Recipe 34: Parallel GPU Sessions for Multi-Kernel Burst

Situation

You have a multi-step GPU pipeline — decode, denoise, encode — and 100 inputs to process. Each input needs all three steps on the same GPU, because intermediate buffers live in device memory between kernels.

Your options today:

Sequential on one GPU: Process each input serially. Safe, but slow — 100 × pipeline latency.
Single-shot dispatch: Stateless GPU_SUBMIT per step. But then intermediate results must be copied back to the host between steps, sent to the GPU again, copied back again.

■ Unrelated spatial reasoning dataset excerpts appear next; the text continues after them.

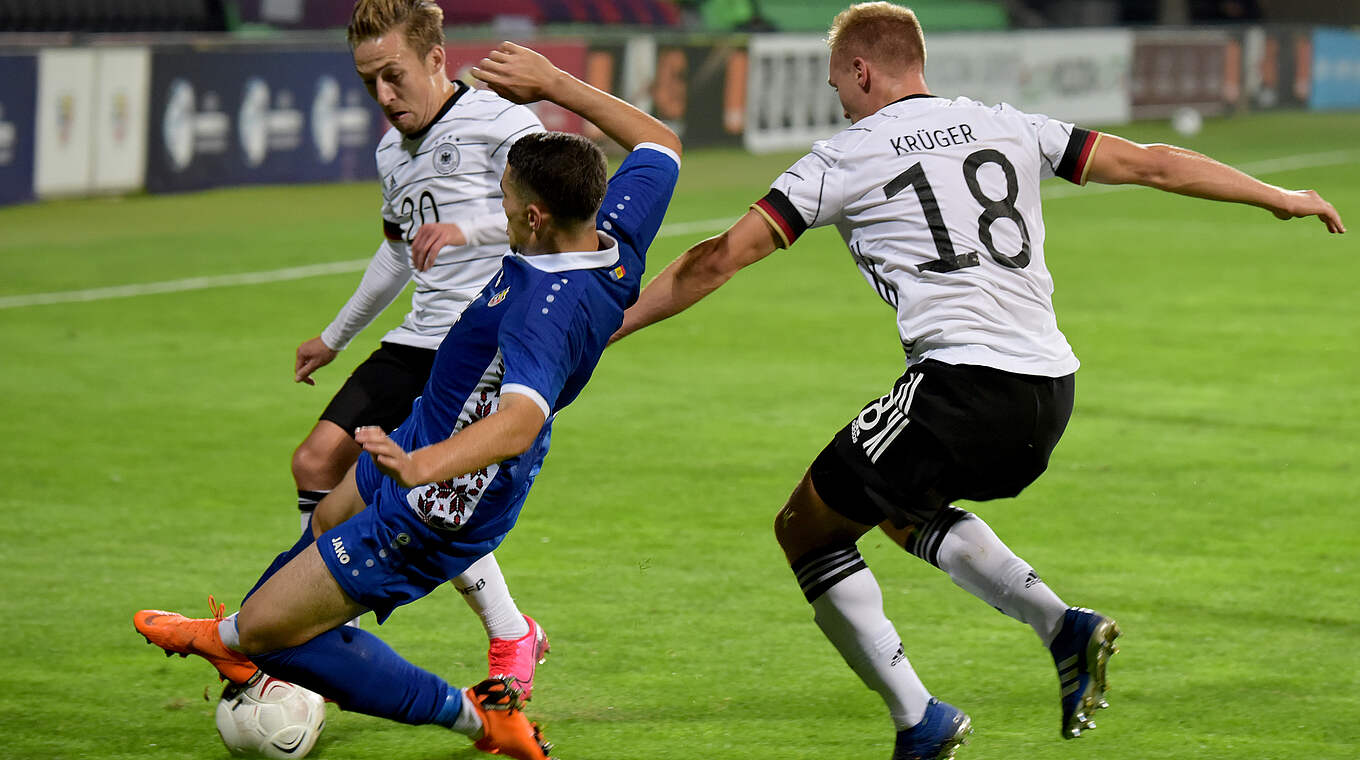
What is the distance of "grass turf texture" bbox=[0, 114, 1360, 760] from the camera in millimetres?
4957

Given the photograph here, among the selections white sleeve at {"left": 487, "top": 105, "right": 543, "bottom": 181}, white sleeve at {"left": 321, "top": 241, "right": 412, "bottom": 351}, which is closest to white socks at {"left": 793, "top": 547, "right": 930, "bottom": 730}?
white sleeve at {"left": 487, "top": 105, "right": 543, "bottom": 181}

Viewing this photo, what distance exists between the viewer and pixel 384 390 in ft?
17.3

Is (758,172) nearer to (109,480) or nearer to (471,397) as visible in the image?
(109,480)

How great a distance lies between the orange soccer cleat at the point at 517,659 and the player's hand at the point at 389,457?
5.05 feet

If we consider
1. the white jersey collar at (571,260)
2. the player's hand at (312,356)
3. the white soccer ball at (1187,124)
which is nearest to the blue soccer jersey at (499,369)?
the white jersey collar at (571,260)

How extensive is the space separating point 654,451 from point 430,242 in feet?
11.9

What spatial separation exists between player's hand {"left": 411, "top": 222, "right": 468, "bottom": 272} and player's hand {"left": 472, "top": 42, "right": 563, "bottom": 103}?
0.49 metres

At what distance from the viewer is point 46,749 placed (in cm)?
465

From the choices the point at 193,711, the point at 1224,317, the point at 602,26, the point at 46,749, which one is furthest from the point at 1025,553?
the point at 602,26

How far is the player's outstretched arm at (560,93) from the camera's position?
4457mm

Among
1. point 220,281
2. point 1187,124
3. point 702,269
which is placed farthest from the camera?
point 1187,124

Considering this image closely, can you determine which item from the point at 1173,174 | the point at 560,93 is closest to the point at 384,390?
the point at 560,93

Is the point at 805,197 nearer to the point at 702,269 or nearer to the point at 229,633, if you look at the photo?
the point at 702,269

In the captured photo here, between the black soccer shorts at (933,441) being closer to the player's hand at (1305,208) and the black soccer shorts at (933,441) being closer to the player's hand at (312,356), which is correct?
the player's hand at (1305,208)
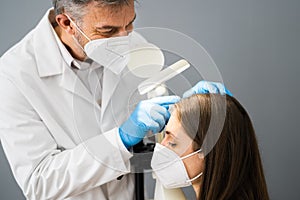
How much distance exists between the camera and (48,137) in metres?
1.24

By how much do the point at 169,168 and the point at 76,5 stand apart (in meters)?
0.49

Three round-trips per input instead of one.
Session on one GPU: Open a persistent session, run all three kernels per input, read the final result. Correct, but still sequential — one GPU at a time.

What you want is the combination: persistent sessions (multi-kernel state per GPU) with burst parallelism (many GPUs simultaneously). Each GPU gets its own session with loaded modules and allocated buffers. N sessions run in parallel. Wall-clock time: one pipeline latency, not N.

What You Build

A coordinator that:

Acquires N GPU leases, one per input (or batch of inputs).
Opens a GpuSession on each lease — isolated CUDA context with persistent device memory.
Per session: loads a module, allocates buffers, uploads input, runs the kernel chain, reads results.
Runs all sessions in parallel.
Drops all leases — contexts, buffers, and modules freed automatically.

Building Blocks

grafos_std::gpu::{GpuBuilder, GpuLease, GpuSession, GpuMemHandle, GpuModule} — GPU session API — source
fabricbios_core::gpu_session wire types (ops 0x0601–0x0607) — source
grafos_jobs::{JobCoordinator, RetryPolicy, MemoryOutputStore, WorkChunk, ChunkId} — burst orchestration — source
grafos_leasekit::{RenewalManager, RenewalPolicy} — lease renewal — source

Recipe 30: Persistent GPU Session — single session walkthrough
Recipe 32: 1000 GPUs for One Second — stateless burst
Recipe 16: Pop-Up Supercomputer — CPU burst pattern

Design

Sessions + Burst = Parallel Pipelines

Recipe 30 shows how a session keeps device memory and modules alive across kernel launches — no re-uploading weights or recompiling PTX between steps. Recipe 32 shows how to fan out across many GPUs in parallel — but with stateless single-shot dispatch.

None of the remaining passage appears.